When Tonga Parliament meets on Tuesday MPs will decide on a vote of no confidence (VONC) based on growing dissatisfaction with Prime Minister Hu’akavameiliku’s Siaosi Sovaleni performance.

The motion was submitted by MP Dr Eke of Tongatapu 5, supported by 10 MPs altogether which included two nobility MPs Lord Nuku and Tu’ivakano.

The question is whether enough MPs will vote against him, or will he survive, only to be cast out at the next election, like his predecessor?

Hu’akavameiliku has been heavily criticised for his handling of ousted Ministers, government appointments and scandals surrounding the National Reserve Bank and the crisis-ridden Lulutai airlines.

It was only by reading Kaniva News that MPs discovered that the Prime Minister had bought a new aircraft, a revelation that led to heated debates. His handling of the kingdom’s budget has also been a big issue of concern for most MPs.

This Prime Minister and most of his Cabinet Ministers were members of late Pohiva Tu’i’onetoa’s Cabinet. However, they were disappointed with Tu’i’onetoa because of his close connection with disgraced politician Etuate Lavulavu, who was seen as having too much influence on Cabinet matters.

Tu’i’onetoa survived the no confidence vote because the submission was not well organised.

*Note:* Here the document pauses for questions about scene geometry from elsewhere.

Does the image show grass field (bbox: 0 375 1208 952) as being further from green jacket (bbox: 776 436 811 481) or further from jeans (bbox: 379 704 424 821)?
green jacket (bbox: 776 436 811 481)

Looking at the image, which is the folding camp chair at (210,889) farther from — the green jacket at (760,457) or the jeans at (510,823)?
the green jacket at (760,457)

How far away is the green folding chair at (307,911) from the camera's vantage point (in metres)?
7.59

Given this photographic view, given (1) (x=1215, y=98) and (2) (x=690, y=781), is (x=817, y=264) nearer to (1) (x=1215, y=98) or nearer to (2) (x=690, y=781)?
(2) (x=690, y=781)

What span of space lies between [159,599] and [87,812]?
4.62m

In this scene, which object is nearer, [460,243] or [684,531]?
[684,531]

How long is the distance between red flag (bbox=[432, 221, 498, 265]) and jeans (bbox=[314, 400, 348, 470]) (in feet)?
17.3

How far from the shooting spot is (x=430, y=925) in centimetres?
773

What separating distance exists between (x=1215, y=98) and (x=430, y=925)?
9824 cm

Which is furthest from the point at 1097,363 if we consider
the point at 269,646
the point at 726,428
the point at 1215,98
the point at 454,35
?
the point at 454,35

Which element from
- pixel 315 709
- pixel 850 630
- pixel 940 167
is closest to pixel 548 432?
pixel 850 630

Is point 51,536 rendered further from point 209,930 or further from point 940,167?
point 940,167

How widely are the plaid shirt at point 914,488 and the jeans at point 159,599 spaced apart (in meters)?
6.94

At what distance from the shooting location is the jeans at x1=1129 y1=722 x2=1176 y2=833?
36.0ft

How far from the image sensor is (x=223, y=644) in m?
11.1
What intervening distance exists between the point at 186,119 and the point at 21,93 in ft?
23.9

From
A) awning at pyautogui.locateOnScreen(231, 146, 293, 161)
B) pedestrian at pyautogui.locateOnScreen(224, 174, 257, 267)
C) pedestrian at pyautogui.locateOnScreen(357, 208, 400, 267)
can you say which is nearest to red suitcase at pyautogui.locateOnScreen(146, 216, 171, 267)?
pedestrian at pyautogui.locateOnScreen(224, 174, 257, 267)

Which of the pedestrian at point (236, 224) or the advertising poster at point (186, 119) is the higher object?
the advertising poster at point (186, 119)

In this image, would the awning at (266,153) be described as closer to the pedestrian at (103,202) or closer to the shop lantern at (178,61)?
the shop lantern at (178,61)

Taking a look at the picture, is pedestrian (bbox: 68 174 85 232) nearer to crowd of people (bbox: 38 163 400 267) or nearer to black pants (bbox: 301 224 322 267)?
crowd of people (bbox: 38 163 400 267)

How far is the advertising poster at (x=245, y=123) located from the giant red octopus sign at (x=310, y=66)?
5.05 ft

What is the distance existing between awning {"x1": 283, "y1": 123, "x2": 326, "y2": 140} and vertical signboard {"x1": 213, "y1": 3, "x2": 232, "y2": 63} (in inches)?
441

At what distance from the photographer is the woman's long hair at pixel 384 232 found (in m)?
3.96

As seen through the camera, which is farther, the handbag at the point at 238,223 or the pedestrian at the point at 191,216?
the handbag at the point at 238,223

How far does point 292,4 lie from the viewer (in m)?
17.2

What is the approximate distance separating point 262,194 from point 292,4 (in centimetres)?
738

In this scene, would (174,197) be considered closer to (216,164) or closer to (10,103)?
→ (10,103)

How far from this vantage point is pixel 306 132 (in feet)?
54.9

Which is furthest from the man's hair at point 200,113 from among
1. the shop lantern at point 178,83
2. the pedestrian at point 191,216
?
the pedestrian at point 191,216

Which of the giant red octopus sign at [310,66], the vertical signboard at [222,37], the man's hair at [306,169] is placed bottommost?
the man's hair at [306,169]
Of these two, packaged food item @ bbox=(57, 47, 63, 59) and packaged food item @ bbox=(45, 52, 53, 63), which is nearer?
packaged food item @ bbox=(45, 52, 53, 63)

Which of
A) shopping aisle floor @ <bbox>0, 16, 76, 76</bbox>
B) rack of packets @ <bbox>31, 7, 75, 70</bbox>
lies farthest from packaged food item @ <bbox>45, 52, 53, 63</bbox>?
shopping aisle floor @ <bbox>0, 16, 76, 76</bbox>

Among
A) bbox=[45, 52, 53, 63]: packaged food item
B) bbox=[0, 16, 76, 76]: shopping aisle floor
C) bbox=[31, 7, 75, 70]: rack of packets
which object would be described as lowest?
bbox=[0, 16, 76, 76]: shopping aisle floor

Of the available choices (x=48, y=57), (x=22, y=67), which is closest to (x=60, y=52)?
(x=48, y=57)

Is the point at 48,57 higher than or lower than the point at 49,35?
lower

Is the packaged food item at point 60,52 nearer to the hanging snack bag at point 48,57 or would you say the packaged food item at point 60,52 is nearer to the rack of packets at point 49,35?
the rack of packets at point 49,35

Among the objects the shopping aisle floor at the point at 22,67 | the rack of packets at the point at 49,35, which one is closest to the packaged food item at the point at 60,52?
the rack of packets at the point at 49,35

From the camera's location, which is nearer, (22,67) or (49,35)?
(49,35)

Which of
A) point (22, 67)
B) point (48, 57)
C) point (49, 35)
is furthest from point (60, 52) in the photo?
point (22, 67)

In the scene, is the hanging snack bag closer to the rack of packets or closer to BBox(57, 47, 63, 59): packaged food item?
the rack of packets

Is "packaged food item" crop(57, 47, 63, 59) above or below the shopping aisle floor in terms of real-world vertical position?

It was mostly organised by PTOA (Democrat) supporters in New Zealand, but failed to gain much traction among MPs in Tonga.

Tu’i’onetoa was widely criticised for the highly questionable tactics surrounding the roading project, his failure to act against the Lavulavus and his “prayer cruises” around Tonga which were meant to ward off Covid-19, but which saw politicians benefitting from feasts, gifts and travel allowances.

After the next general election, he was dumped and support switched to Hu’akavameiliku, who now faces his own vote.

This is one of the most interesting vote of no confidence in Tonga’s Parliamentary history given that 10 MPs now support the vote of no confidence and they only need two MPs to complete the 13 MPs needed to win the vote.

Reports last week show that 11 MPs now support the vote.

At the same time, the Prime Minister only has 10 Ministers in his Cabinet. However, two of them cannot vote for him since they were appointed from outside by the Prime Minister.

PM Hu’akavameiliku therefore only has eight MPs and has to get five from the people and nobility benches to support him to survive the vote.

Meanwhile, there are two ministerial posts which are still vacant and the king has yet to appoint the PM’s nominations of two new ministers for those posts. This is another issue for PM Hu’akavameiliku to face, as it appears the king is unhappy with him.

Every no confidence vote tabled in the House must be signed by at least 10 MPs.

The VONC rules also stipulate the motion be put to a vote within five working days from the time it is tabled.

Parliament will meet on Tuesday, September 5 at 10am Tongan time.

The Prime Minister submitted a written response to the motion on Friday. It will be read out in Parliament before MPs debate the motion.